▶ **AIM OF THE EXERCISE**
Extract the text from every row below and reproduce each line exactly, leaving the pictures out of your answer.

Short text fragments from websites:
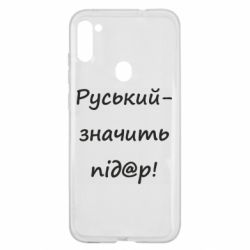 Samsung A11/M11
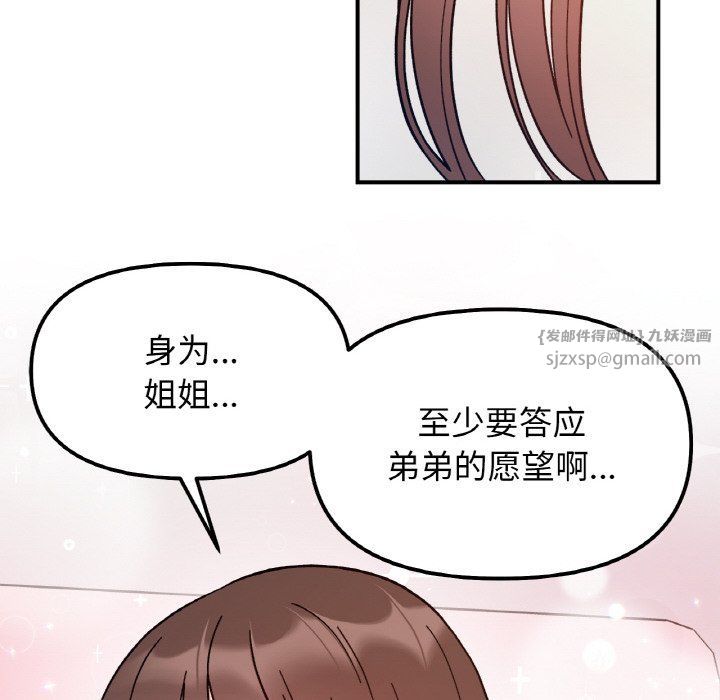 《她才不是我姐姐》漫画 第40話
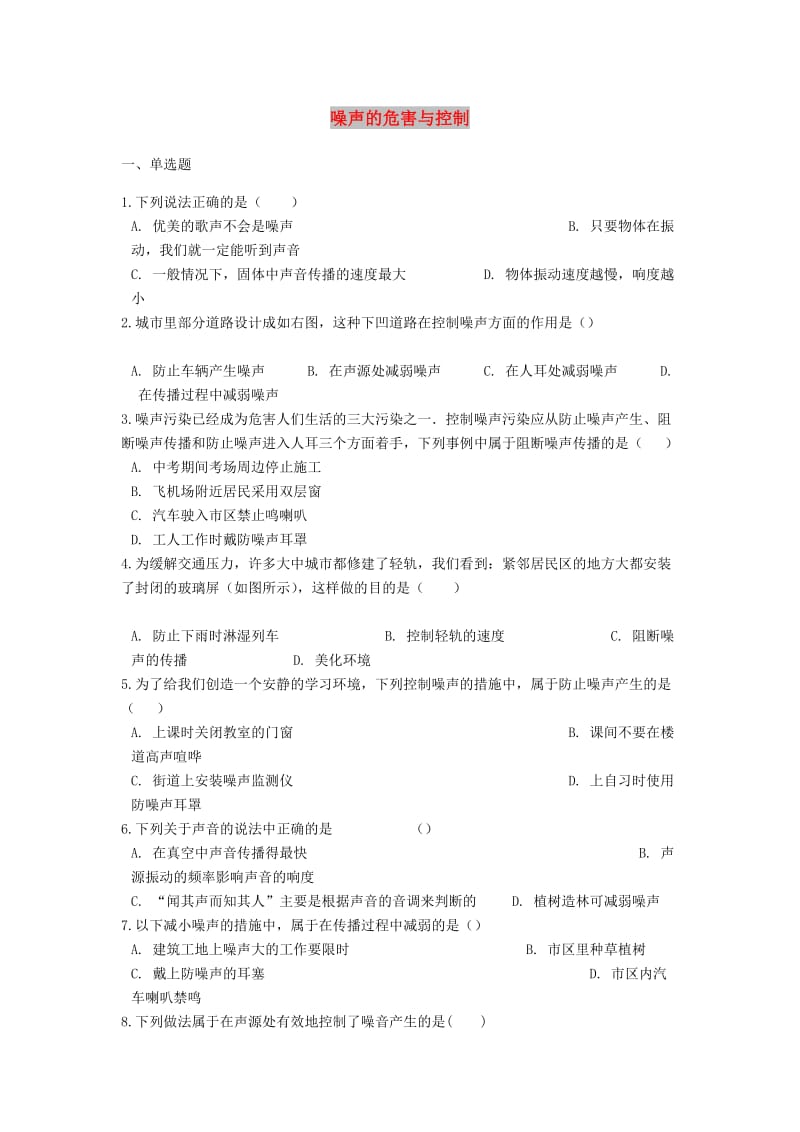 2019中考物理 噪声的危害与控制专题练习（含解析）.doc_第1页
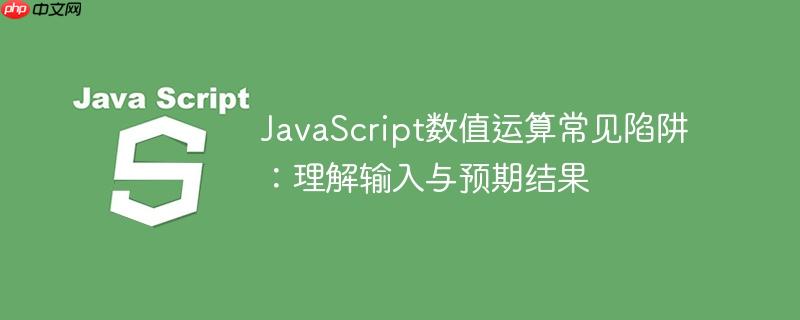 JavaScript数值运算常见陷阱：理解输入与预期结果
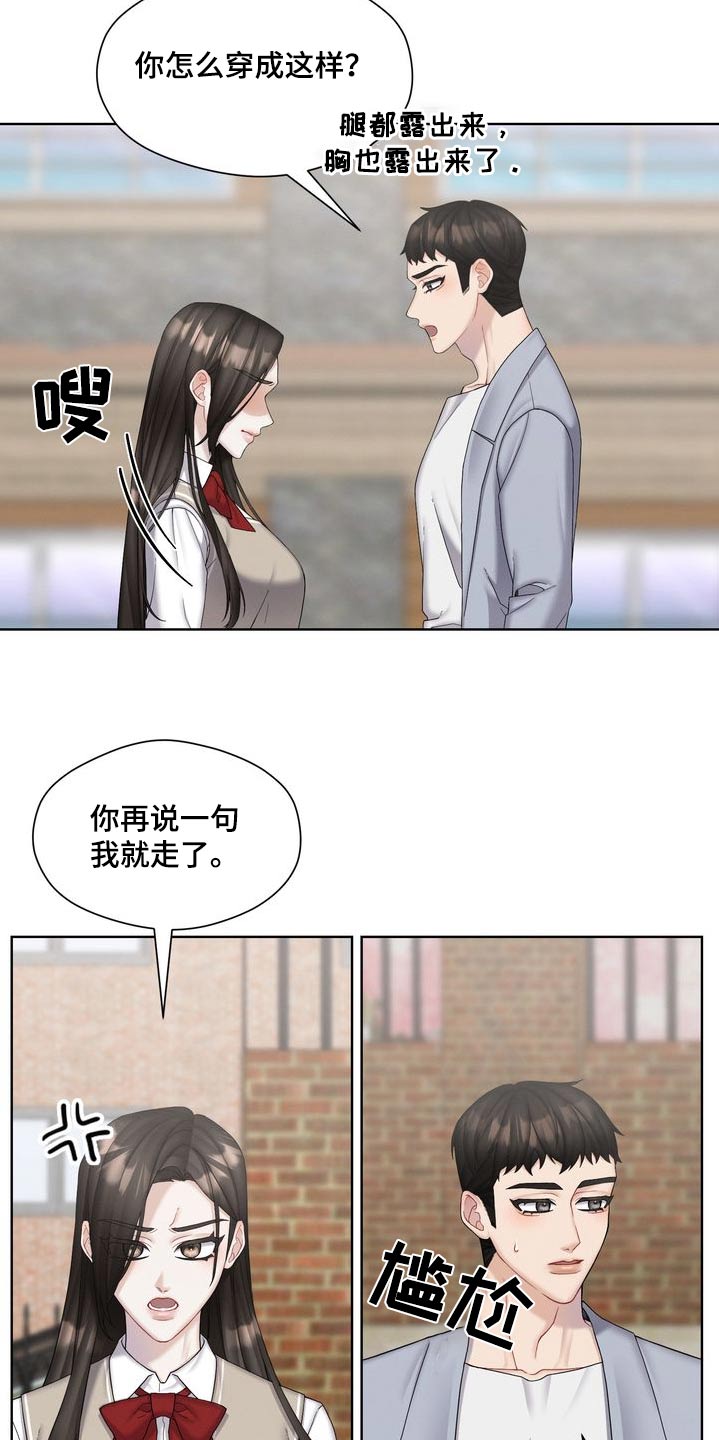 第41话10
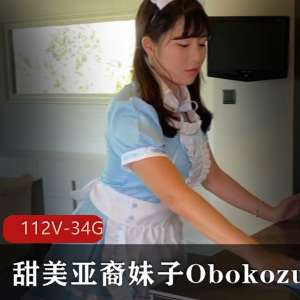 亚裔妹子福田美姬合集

▶ **SOLVED EXERCISE**
 Samsung A11/M11
 《她才不是我姐姐》漫画 第40話
 2019中考物理 噪声的危害与控制专题练习（含解析）.doc_第1页
 JavaScript数值运算常见陷阱：理解输入与预期结果
 第41话10
 亚裔妹子福田美姬合集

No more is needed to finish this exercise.